Co-author Bill Johnson, a professor of geology and geophysics at Utah, noted that the freshwater doesn't just fringe the lake's margins. It extends toward the interior — potentially beneath the entire lake. And it appears to be coming up under pressure, not trickling down from the sides.
The clearest evidence sits on the surface. In recent years, as water levels dropped and Farmington Bay dried out, circular mounds 50 to 100 meters across appeared on the exposed lakebed, each choked with 15-foot-tall stands of phragmites reeds. These mounds mark spots where pressurized freshwater is pushing through gaps in the impervious layer beneath the playa. The AEM data confirmed it: one surveyed mound sat directly above a breach in the subsurface where freshwater had forced its way up.
Three to four kilometers deep
Using both the electromagnetic data and magnetic measurements, Zhdanov's team built a three-dimensional tomographic image of the geology beneath Farmington Bay. The results show that the basement rock — the impermeable floor beneath which no water-bearing sediment exists — is shallow near the bay's edge, less than 200 meters down. But it then drops abruptly to 3 to 4 kilometers (roughly 10,000 to 13,000 feet).
That plunge defines the potential volume of the reservoir. If you know the depth to the basement, the lateral extent of the freshwater, and the porosity of the sediments in between, you can calculate how much water might be stored. The numbers haven't been published yet, but the geometry suggests a substantial volume.
This was a pilot study covering a narrow sliver of the lake's southeastern margin. Zhdanov believes the same approach can be scaled to the entire 1,500-square-mile footprint of the Great Salt Lake, and he is seeking funding to do exactly that.
Could this water fight the dust?
Johnson sees a practical application. The exposed playa is an accelerating public health problem — windborne dust carries arsenic, mercury, and other metals into communities along the Wasatch Front. Refilling Farmington Bay with diverted river water is one option, but it may not be enough. Some dust hotspots sit at higher elevations that surface water won't easily reach.
If the artesian groundwater could be safely tapped, it might be used to wet specific dust-producing areas — a targeted approach to suppression. But Johnson is cautious. The freshwater system may itself serve beneficial ecological functions that aren't yet understood. Extracting water before mapping those functions could trade one problem for another.
The immediate priority, he says, is understanding: how large the reservoir is, where the water originates, how fast it recharges, and what role it plays in the broader hydrological system of the Great Basin.

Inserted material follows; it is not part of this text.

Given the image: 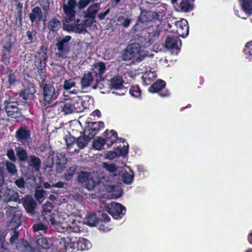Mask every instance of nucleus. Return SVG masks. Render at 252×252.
Listing matches in <instances>:
<instances>
[{"instance_id":"nucleus-1","label":"nucleus","mask_w":252,"mask_h":252,"mask_svg":"<svg viewBox=\"0 0 252 252\" xmlns=\"http://www.w3.org/2000/svg\"><path fill=\"white\" fill-rule=\"evenodd\" d=\"M117 174H79L78 181L84 184L88 190H92L97 186L103 188L109 193L112 198L116 199L122 196L123 190L118 186L110 182L109 179H114Z\"/></svg>"},{"instance_id":"nucleus-2","label":"nucleus","mask_w":252,"mask_h":252,"mask_svg":"<svg viewBox=\"0 0 252 252\" xmlns=\"http://www.w3.org/2000/svg\"><path fill=\"white\" fill-rule=\"evenodd\" d=\"M59 219V221L57 225L58 228H55L58 232L79 233L82 230L80 226L81 223L73 218H70L65 213H61Z\"/></svg>"},{"instance_id":"nucleus-3","label":"nucleus","mask_w":252,"mask_h":252,"mask_svg":"<svg viewBox=\"0 0 252 252\" xmlns=\"http://www.w3.org/2000/svg\"><path fill=\"white\" fill-rule=\"evenodd\" d=\"M147 55L146 52L141 49V45L138 43H133L128 45L123 53L122 59L129 61L133 58L142 61Z\"/></svg>"},{"instance_id":"nucleus-4","label":"nucleus","mask_w":252,"mask_h":252,"mask_svg":"<svg viewBox=\"0 0 252 252\" xmlns=\"http://www.w3.org/2000/svg\"><path fill=\"white\" fill-rule=\"evenodd\" d=\"M60 103V109L64 115L78 113L82 111V100L79 96H73L72 100H66Z\"/></svg>"},{"instance_id":"nucleus-5","label":"nucleus","mask_w":252,"mask_h":252,"mask_svg":"<svg viewBox=\"0 0 252 252\" xmlns=\"http://www.w3.org/2000/svg\"><path fill=\"white\" fill-rule=\"evenodd\" d=\"M53 208V204L50 202H47L42 206V212L40 217V219L45 221L46 223H50L54 228H58L57 227L58 222L59 221V218L60 215L56 217L54 213L52 212Z\"/></svg>"},{"instance_id":"nucleus-6","label":"nucleus","mask_w":252,"mask_h":252,"mask_svg":"<svg viewBox=\"0 0 252 252\" xmlns=\"http://www.w3.org/2000/svg\"><path fill=\"white\" fill-rule=\"evenodd\" d=\"M71 38V36L66 35L63 38L57 39L56 46L58 51L55 54L57 60H61L66 57L70 49L68 42L70 40Z\"/></svg>"},{"instance_id":"nucleus-7","label":"nucleus","mask_w":252,"mask_h":252,"mask_svg":"<svg viewBox=\"0 0 252 252\" xmlns=\"http://www.w3.org/2000/svg\"><path fill=\"white\" fill-rule=\"evenodd\" d=\"M107 210L108 213L115 219H119L124 215L126 212L125 206L120 203L112 202L108 205Z\"/></svg>"},{"instance_id":"nucleus-8","label":"nucleus","mask_w":252,"mask_h":252,"mask_svg":"<svg viewBox=\"0 0 252 252\" xmlns=\"http://www.w3.org/2000/svg\"><path fill=\"white\" fill-rule=\"evenodd\" d=\"M194 0H171V3L175 10L180 12H187L193 9L190 1Z\"/></svg>"},{"instance_id":"nucleus-9","label":"nucleus","mask_w":252,"mask_h":252,"mask_svg":"<svg viewBox=\"0 0 252 252\" xmlns=\"http://www.w3.org/2000/svg\"><path fill=\"white\" fill-rule=\"evenodd\" d=\"M63 29L67 32H73L76 33H85L87 32L82 21L79 19L76 20L74 24H64Z\"/></svg>"},{"instance_id":"nucleus-10","label":"nucleus","mask_w":252,"mask_h":252,"mask_svg":"<svg viewBox=\"0 0 252 252\" xmlns=\"http://www.w3.org/2000/svg\"><path fill=\"white\" fill-rule=\"evenodd\" d=\"M5 111L8 116L16 118L20 115V112L16 101H5Z\"/></svg>"},{"instance_id":"nucleus-11","label":"nucleus","mask_w":252,"mask_h":252,"mask_svg":"<svg viewBox=\"0 0 252 252\" xmlns=\"http://www.w3.org/2000/svg\"><path fill=\"white\" fill-rule=\"evenodd\" d=\"M60 252H71L76 249V241L71 242L68 238H61L58 246Z\"/></svg>"},{"instance_id":"nucleus-12","label":"nucleus","mask_w":252,"mask_h":252,"mask_svg":"<svg viewBox=\"0 0 252 252\" xmlns=\"http://www.w3.org/2000/svg\"><path fill=\"white\" fill-rule=\"evenodd\" d=\"M176 28V32L181 36L185 37L189 33V26L187 21L183 18L176 21L174 23Z\"/></svg>"},{"instance_id":"nucleus-13","label":"nucleus","mask_w":252,"mask_h":252,"mask_svg":"<svg viewBox=\"0 0 252 252\" xmlns=\"http://www.w3.org/2000/svg\"><path fill=\"white\" fill-rule=\"evenodd\" d=\"M46 48L42 47L40 51L35 55V65L38 69H44L45 66V59L46 58Z\"/></svg>"},{"instance_id":"nucleus-14","label":"nucleus","mask_w":252,"mask_h":252,"mask_svg":"<svg viewBox=\"0 0 252 252\" xmlns=\"http://www.w3.org/2000/svg\"><path fill=\"white\" fill-rule=\"evenodd\" d=\"M35 92L34 85L30 84L27 88L21 91L20 95L26 103H28L33 99L34 94Z\"/></svg>"},{"instance_id":"nucleus-15","label":"nucleus","mask_w":252,"mask_h":252,"mask_svg":"<svg viewBox=\"0 0 252 252\" xmlns=\"http://www.w3.org/2000/svg\"><path fill=\"white\" fill-rule=\"evenodd\" d=\"M43 94L46 106L52 100L56 98L55 90L53 86L51 85H45L43 88Z\"/></svg>"},{"instance_id":"nucleus-16","label":"nucleus","mask_w":252,"mask_h":252,"mask_svg":"<svg viewBox=\"0 0 252 252\" xmlns=\"http://www.w3.org/2000/svg\"><path fill=\"white\" fill-rule=\"evenodd\" d=\"M86 125L84 134L91 139L99 130V128H97L96 126L97 123L96 122H88Z\"/></svg>"},{"instance_id":"nucleus-17","label":"nucleus","mask_w":252,"mask_h":252,"mask_svg":"<svg viewBox=\"0 0 252 252\" xmlns=\"http://www.w3.org/2000/svg\"><path fill=\"white\" fill-rule=\"evenodd\" d=\"M76 3L75 0H68L66 2L65 1L63 2V11L69 18H71L74 16V8Z\"/></svg>"},{"instance_id":"nucleus-18","label":"nucleus","mask_w":252,"mask_h":252,"mask_svg":"<svg viewBox=\"0 0 252 252\" xmlns=\"http://www.w3.org/2000/svg\"><path fill=\"white\" fill-rule=\"evenodd\" d=\"M31 132L26 127H21L15 133L16 138L20 142H24L29 138Z\"/></svg>"},{"instance_id":"nucleus-19","label":"nucleus","mask_w":252,"mask_h":252,"mask_svg":"<svg viewBox=\"0 0 252 252\" xmlns=\"http://www.w3.org/2000/svg\"><path fill=\"white\" fill-rule=\"evenodd\" d=\"M156 16L157 14L152 11L143 10L138 17V21L142 23H147L152 21Z\"/></svg>"},{"instance_id":"nucleus-20","label":"nucleus","mask_w":252,"mask_h":252,"mask_svg":"<svg viewBox=\"0 0 252 252\" xmlns=\"http://www.w3.org/2000/svg\"><path fill=\"white\" fill-rule=\"evenodd\" d=\"M117 150H119L118 154H117L115 151H109L105 155V158L112 160L118 156L124 157L127 154V149L125 148V145L124 146L123 148L118 147Z\"/></svg>"},{"instance_id":"nucleus-21","label":"nucleus","mask_w":252,"mask_h":252,"mask_svg":"<svg viewBox=\"0 0 252 252\" xmlns=\"http://www.w3.org/2000/svg\"><path fill=\"white\" fill-rule=\"evenodd\" d=\"M76 250L85 251L90 249L92 247L91 242L87 239L84 238H79L77 241Z\"/></svg>"},{"instance_id":"nucleus-22","label":"nucleus","mask_w":252,"mask_h":252,"mask_svg":"<svg viewBox=\"0 0 252 252\" xmlns=\"http://www.w3.org/2000/svg\"><path fill=\"white\" fill-rule=\"evenodd\" d=\"M29 17L32 23L36 21H40L42 18V13L41 8L38 6L32 8L29 14Z\"/></svg>"},{"instance_id":"nucleus-23","label":"nucleus","mask_w":252,"mask_h":252,"mask_svg":"<svg viewBox=\"0 0 252 252\" xmlns=\"http://www.w3.org/2000/svg\"><path fill=\"white\" fill-rule=\"evenodd\" d=\"M100 9V3H95L90 6L85 13V17L89 18L94 19L95 14Z\"/></svg>"},{"instance_id":"nucleus-24","label":"nucleus","mask_w":252,"mask_h":252,"mask_svg":"<svg viewBox=\"0 0 252 252\" xmlns=\"http://www.w3.org/2000/svg\"><path fill=\"white\" fill-rule=\"evenodd\" d=\"M180 40L177 37L167 36L164 42V46L167 49L178 48Z\"/></svg>"},{"instance_id":"nucleus-25","label":"nucleus","mask_w":252,"mask_h":252,"mask_svg":"<svg viewBox=\"0 0 252 252\" xmlns=\"http://www.w3.org/2000/svg\"><path fill=\"white\" fill-rule=\"evenodd\" d=\"M123 85V80L121 76H115L111 78L109 82V86L112 89H121Z\"/></svg>"},{"instance_id":"nucleus-26","label":"nucleus","mask_w":252,"mask_h":252,"mask_svg":"<svg viewBox=\"0 0 252 252\" xmlns=\"http://www.w3.org/2000/svg\"><path fill=\"white\" fill-rule=\"evenodd\" d=\"M29 166L32 167L35 172H38L41 164V160L38 157L31 156L28 160Z\"/></svg>"},{"instance_id":"nucleus-27","label":"nucleus","mask_w":252,"mask_h":252,"mask_svg":"<svg viewBox=\"0 0 252 252\" xmlns=\"http://www.w3.org/2000/svg\"><path fill=\"white\" fill-rule=\"evenodd\" d=\"M133 174H117L116 175V177L114 179H109V180L112 182L113 184H115V183L112 181V180L117 179L118 178L120 177V176H121V177L122 178V180L124 183L126 185L131 184L133 180ZM114 186H116L115 185H114ZM116 186L119 187L120 188L121 187H120L118 185H117Z\"/></svg>"},{"instance_id":"nucleus-28","label":"nucleus","mask_w":252,"mask_h":252,"mask_svg":"<svg viewBox=\"0 0 252 252\" xmlns=\"http://www.w3.org/2000/svg\"><path fill=\"white\" fill-rule=\"evenodd\" d=\"M94 80L92 74L90 72L85 74L81 79V85L83 88L90 86Z\"/></svg>"},{"instance_id":"nucleus-29","label":"nucleus","mask_w":252,"mask_h":252,"mask_svg":"<svg viewBox=\"0 0 252 252\" xmlns=\"http://www.w3.org/2000/svg\"><path fill=\"white\" fill-rule=\"evenodd\" d=\"M165 86V83L163 81L158 80L149 88V91L152 93H156L163 89Z\"/></svg>"},{"instance_id":"nucleus-30","label":"nucleus","mask_w":252,"mask_h":252,"mask_svg":"<svg viewBox=\"0 0 252 252\" xmlns=\"http://www.w3.org/2000/svg\"><path fill=\"white\" fill-rule=\"evenodd\" d=\"M16 155L20 162H25L28 158L27 151L22 147H18L16 149Z\"/></svg>"},{"instance_id":"nucleus-31","label":"nucleus","mask_w":252,"mask_h":252,"mask_svg":"<svg viewBox=\"0 0 252 252\" xmlns=\"http://www.w3.org/2000/svg\"><path fill=\"white\" fill-rule=\"evenodd\" d=\"M55 161L58 166V168H62L63 166L67 162V158L65 157L64 153L63 152H57Z\"/></svg>"},{"instance_id":"nucleus-32","label":"nucleus","mask_w":252,"mask_h":252,"mask_svg":"<svg viewBox=\"0 0 252 252\" xmlns=\"http://www.w3.org/2000/svg\"><path fill=\"white\" fill-rule=\"evenodd\" d=\"M20 216L21 214L20 212H18L13 215L9 224V227L11 229L16 228L21 224Z\"/></svg>"},{"instance_id":"nucleus-33","label":"nucleus","mask_w":252,"mask_h":252,"mask_svg":"<svg viewBox=\"0 0 252 252\" xmlns=\"http://www.w3.org/2000/svg\"><path fill=\"white\" fill-rule=\"evenodd\" d=\"M92 70L99 75L103 74L106 70L105 64L102 62H99L94 64L92 66Z\"/></svg>"},{"instance_id":"nucleus-34","label":"nucleus","mask_w":252,"mask_h":252,"mask_svg":"<svg viewBox=\"0 0 252 252\" xmlns=\"http://www.w3.org/2000/svg\"><path fill=\"white\" fill-rule=\"evenodd\" d=\"M91 139L85 134L80 136L76 139V144L79 149H82L86 147Z\"/></svg>"},{"instance_id":"nucleus-35","label":"nucleus","mask_w":252,"mask_h":252,"mask_svg":"<svg viewBox=\"0 0 252 252\" xmlns=\"http://www.w3.org/2000/svg\"><path fill=\"white\" fill-rule=\"evenodd\" d=\"M98 222V220L95 214H90L86 217L84 223L89 226H94Z\"/></svg>"},{"instance_id":"nucleus-36","label":"nucleus","mask_w":252,"mask_h":252,"mask_svg":"<svg viewBox=\"0 0 252 252\" xmlns=\"http://www.w3.org/2000/svg\"><path fill=\"white\" fill-rule=\"evenodd\" d=\"M36 244L39 248L44 249H49L52 245L50 240H47L43 237L38 238L36 240Z\"/></svg>"},{"instance_id":"nucleus-37","label":"nucleus","mask_w":252,"mask_h":252,"mask_svg":"<svg viewBox=\"0 0 252 252\" xmlns=\"http://www.w3.org/2000/svg\"><path fill=\"white\" fill-rule=\"evenodd\" d=\"M76 142V139L72 136H69L65 139L67 147L69 150H71V152L77 150Z\"/></svg>"},{"instance_id":"nucleus-38","label":"nucleus","mask_w":252,"mask_h":252,"mask_svg":"<svg viewBox=\"0 0 252 252\" xmlns=\"http://www.w3.org/2000/svg\"><path fill=\"white\" fill-rule=\"evenodd\" d=\"M80 91L78 89H74L72 90H69L63 92V96L66 100H72L73 96H77Z\"/></svg>"},{"instance_id":"nucleus-39","label":"nucleus","mask_w":252,"mask_h":252,"mask_svg":"<svg viewBox=\"0 0 252 252\" xmlns=\"http://www.w3.org/2000/svg\"><path fill=\"white\" fill-rule=\"evenodd\" d=\"M33 229L35 232H37L39 234L42 235L46 233L47 227L44 224L39 223L35 224L33 226Z\"/></svg>"},{"instance_id":"nucleus-40","label":"nucleus","mask_w":252,"mask_h":252,"mask_svg":"<svg viewBox=\"0 0 252 252\" xmlns=\"http://www.w3.org/2000/svg\"><path fill=\"white\" fill-rule=\"evenodd\" d=\"M17 248L19 251L25 252H28L31 250L30 245L26 241H20L17 245Z\"/></svg>"},{"instance_id":"nucleus-41","label":"nucleus","mask_w":252,"mask_h":252,"mask_svg":"<svg viewBox=\"0 0 252 252\" xmlns=\"http://www.w3.org/2000/svg\"><path fill=\"white\" fill-rule=\"evenodd\" d=\"M61 27L60 21L57 18H53L49 21V28L53 31H56Z\"/></svg>"},{"instance_id":"nucleus-42","label":"nucleus","mask_w":252,"mask_h":252,"mask_svg":"<svg viewBox=\"0 0 252 252\" xmlns=\"http://www.w3.org/2000/svg\"><path fill=\"white\" fill-rule=\"evenodd\" d=\"M64 183L62 182H59L57 183H54L52 181H49V182H45L43 184V187L45 189H51L52 188H61L63 187Z\"/></svg>"},{"instance_id":"nucleus-43","label":"nucleus","mask_w":252,"mask_h":252,"mask_svg":"<svg viewBox=\"0 0 252 252\" xmlns=\"http://www.w3.org/2000/svg\"><path fill=\"white\" fill-rule=\"evenodd\" d=\"M63 87L65 91L71 90L72 88H75L76 83L75 79H70L68 80H65L64 81Z\"/></svg>"},{"instance_id":"nucleus-44","label":"nucleus","mask_w":252,"mask_h":252,"mask_svg":"<svg viewBox=\"0 0 252 252\" xmlns=\"http://www.w3.org/2000/svg\"><path fill=\"white\" fill-rule=\"evenodd\" d=\"M117 21L120 25H122L125 28L128 27L131 22V19L125 18L123 16H120L118 17Z\"/></svg>"},{"instance_id":"nucleus-45","label":"nucleus","mask_w":252,"mask_h":252,"mask_svg":"<svg viewBox=\"0 0 252 252\" xmlns=\"http://www.w3.org/2000/svg\"><path fill=\"white\" fill-rule=\"evenodd\" d=\"M241 5L245 12H249L252 10V0H243Z\"/></svg>"},{"instance_id":"nucleus-46","label":"nucleus","mask_w":252,"mask_h":252,"mask_svg":"<svg viewBox=\"0 0 252 252\" xmlns=\"http://www.w3.org/2000/svg\"><path fill=\"white\" fill-rule=\"evenodd\" d=\"M4 196L5 197V201H7L15 200L17 197V194L11 190H7L5 192Z\"/></svg>"},{"instance_id":"nucleus-47","label":"nucleus","mask_w":252,"mask_h":252,"mask_svg":"<svg viewBox=\"0 0 252 252\" xmlns=\"http://www.w3.org/2000/svg\"><path fill=\"white\" fill-rule=\"evenodd\" d=\"M24 207L30 214H33L35 204L33 201H25L24 203Z\"/></svg>"},{"instance_id":"nucleus-48","label":"nucleus","mask_w":252,"mask_h":252,"mask_svg":"<svg viewBox=\"0 0 252 252\" xmlns=\"http://www.w3.org/2000/svg\"><path fill=\"white\" fill-rule=\"evenodd\" d=\"M105 141L103 138L97 137V139L94 141L93 147L96 150H100L101 147L105 144Z\"/></svg>"},{"instance_id":"nucleus-49","label":"nucleus","mask_w":252,"mask_h":252,"mask_svg":"<svg viewBox=\"0 0 252 252\" xmlns=\"http://www.w3.org/2000/svg\"><path fill=\"white\" fill-rule=\"evenodd\" d=\"M157 77L156 74L154 72L149 71L143 73L142 75L143 78L149 81H152Z\"/></svg>"},{"instance_id":"nucleus-50","label":"nucleus","mask_w":252,"mask_h":252,"mask_svg":"<svg viewBox=\"0 0 252 252\" xmlns=\"http://www.w3.org/2000/svg\"><path fill=\"white\" fill-rule=\"evenodd\" d=\"M129 93L132 96L137 97L140 95V90L138 86H132L129 90Z\"/></svg>"},{"instance_id":"nucleus-51","label":"nucleus","mask_w":252,"mask_h":252,"mask_svg":"<svg viewBox=\"0 0 252 252\" xmlns=\"http://www.w3.org/2000/svg\"><path fill=\"white\" fill-rule=\"evenodd\" d=\"M5 166L9 172L10 173H15L17 172L16 166L13 163L7 161L5 163Z\"/></svg>"},{"instance_id":"nucleus-52","label":"nucleus","mask_w":252,"mask_h":252,"mask_svg":"<svg viewBox=\"0 0 252 252\" xmlns=\"http://www.w3.org/2000/svg\"><path fill=\"white\" fill-rule=\"evenodd\" d=\"M45 191L43 189L36 190L35 192V198L37 200L41 203V200L44 196Z\"/></svg>"},{"instance_id":"nucleus-53","label":"nucleus","mask_w":252,"mask_h":252,"mask_svg":"<svg viewBox=\"0 0 252 252\" xmlns=\"http://www.w3.org/2000/svg\"><path fill=\"white\" fill-rule=\"evenodd\" d=\"M103 167L105 168L106 171L109 172H113L116 170V167L113 164H107V163H103Z\"/></svg>"},{"instance_id":"nucleus-54","label":"nucleus","mask_w":252,"mask_h":252,"mask_svg":"<svg viewBox=\"0 0 252 252\" xmlns=\"http://www.w3.org/2000/svg\"><path fill=\"white\" fill-rule=\"evenodd\" d=\"M54 163V159L53 157L51 155H50L48 157L46 161L44 163V167L45 168H51Z\"/></svg>"},{"instance_id":"nucleus-55","label":"nucleus","mask_w":252,"mask_h":252,"mask_svg":"<svg viewBox=\"0 0 252 252\" xmlns=\"http://www.w3.org/2000/svg\"><path fill=\"white\" fill-rule=\"evenodd\" d=\"M6 155L10 160L13 162H15L16 160L15 156L14 151L13 149H9L7 151Z\"/></svg>"},{"instance_id":"nucleus-56","label":"nucleus","mask_w":252,"mask_h":252,"mask_svg":"<svg viewBox=\"0 0 252 252\" xmlns=\"http://www.w3.org/2000/svg\"><path fill=\"white\" fill-rule=\"evenodd\" d=\"M106 134H110L111 136L109 138L111 142V144H112L115 141V139L117 138V133L116 131L113 130H111L110 131L106 130L105 132Z\"/></svg>"},{"instance_id":"nucleus-57","label":"nucleus","mask_w":252,"mask_h":252,"mask_svg":"<svg viewBox=\"0 0 252 252\" xmlns=\"http://www.w3.org/2000/svg\"><path fill=\"white\" fill-rule=\"evenodd\" d=\"M99 229L101 231L107 232L109 231L112 229V227L109 224L105 223L100 225Z\"/></svg>"},{"instance_id":"nucleus-58","label":"nucleus","mask_w":252,"mask_h":252,"mask_svg":"<svg viewBox=\"0 0 252 252\" xmlns=\"http://www.w3.org/2000/svg\"><path fill=\"white\" fill-rule=\"evenodd\" d=\"M91 0H80L78 3V7L81 9L85 7L90 2Z\"/></svg>"},{"instance_id":"nucleus-59","label":"nucleus","mask_w":252,"mask_h":252,"mask_svg":"<svg viewBox=\"0 0 252 252\" xmlns=\"http://www.w3.org/2000/svg\"><path fill=\"white\" fill-rule=\"evenodd\" d=\"M93 20L92 19H86L84 20H82L84 25L85 26V27L86 29H87V27H91L93 23Z\"/></svg>"},{"instance_id":"nucleus-60","label":"nucleus","mask_w":252,"mask_h":252,"mask_svg":"<svg viewBox=\"0 0 252 252\" xmlns=\"http://www.w3.org/2000/svg\"><path fill=\"white\" fill-rule=\"evenodd\" d=\"M162 25H158L155 30L153 31V35L154 36H158L161 32Z\"/></svg>"},{"instance_id":"nucleus-61","label":"nucleus","mask_w":252,"mask_h":252,"mask_svg":"<svg viewBox=\"0 0 252 252\" xmlns=\"http://www.w3.org/2000/svg\"><path fill=\"white\" fill-rule=\"evenodd\" d=\"M100 220L101 221H104L105 223L108 222L110 220L109 217L105 213H102L101 214V217L100 218Z\"/></svg>"},{"instance_id":"nucleus-62","label":"nucleus","mask_w":252,"mask_h":252,"mask_svg":"<svg viewBox=\"0 0 252 252\" xmlns=\"http://www.w3.org/2000/svg\"><path fill=\"white\" fill-rule=\"evenodd\" d=\"M15 184L19 188H22L24 187V181L23 179H19L15 181Z\"/></svg>"},{"instance_id":"nucleus-63","label":"nucleus","mask_w":252,"mask_h":252,"mask_svg":"<svg viewBox=\"0 0 252 252\" xmlns=\"http://www.w3.org/2000/svg\"><path fill=\"white\" fill-rule=\"evenodd\" d=\"M110 11V9H107L105 12H100L98 15V18L100 19V20H102L109 13Z\"/></svg>"},{"instance_id":"nucleus-64","label":"nucleus","mask_w":252,"mask_h":252,"mask_svg":"<svg viewBox=\"0 0 252 252\" xmlns=\"http://www.w3.org/2000/svg\"><path fill=\"white\" fill-rule=\"evenodd\" d=\"M70 171L72 172V173L76 172V173H82V174H83V173H88L87 172L83 171L82 170H81L80 171H78L77 167H75V166L70 167Z\"/></svg>"}]
</instances>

A pilot survey with global implications
Terminal lakes — bodies of water with no outflow to the ocean — exist on every continent and are shrinking worldwide as climate change and water diversion reduce their inflows. The Aral Sea, Lake Urmia, Lake Poopo. If freshwater reservoirs commonly exist beneath these lakes, undetected by conventional methods, the implications for water-resource planning extend well beyond Utah.
The study's demonstration that AEM can see through a conductive saline layer to detect freshwater below is a methodological advance with broad applicability. Before this work, the salt water at the surface was assumed to blind electromagnetic surveys. It doesn't.
For now, the Great Salt Lake team is working with what a single helicopter campaign revealed: a deep, laterally extensive freshwater body sitting beneath one of America's most iconic and most threatened lakes. How much water is down there, where it comes from, and whether it can responsibly be used are questions that will require surveys across the entire lake — and years of additional study.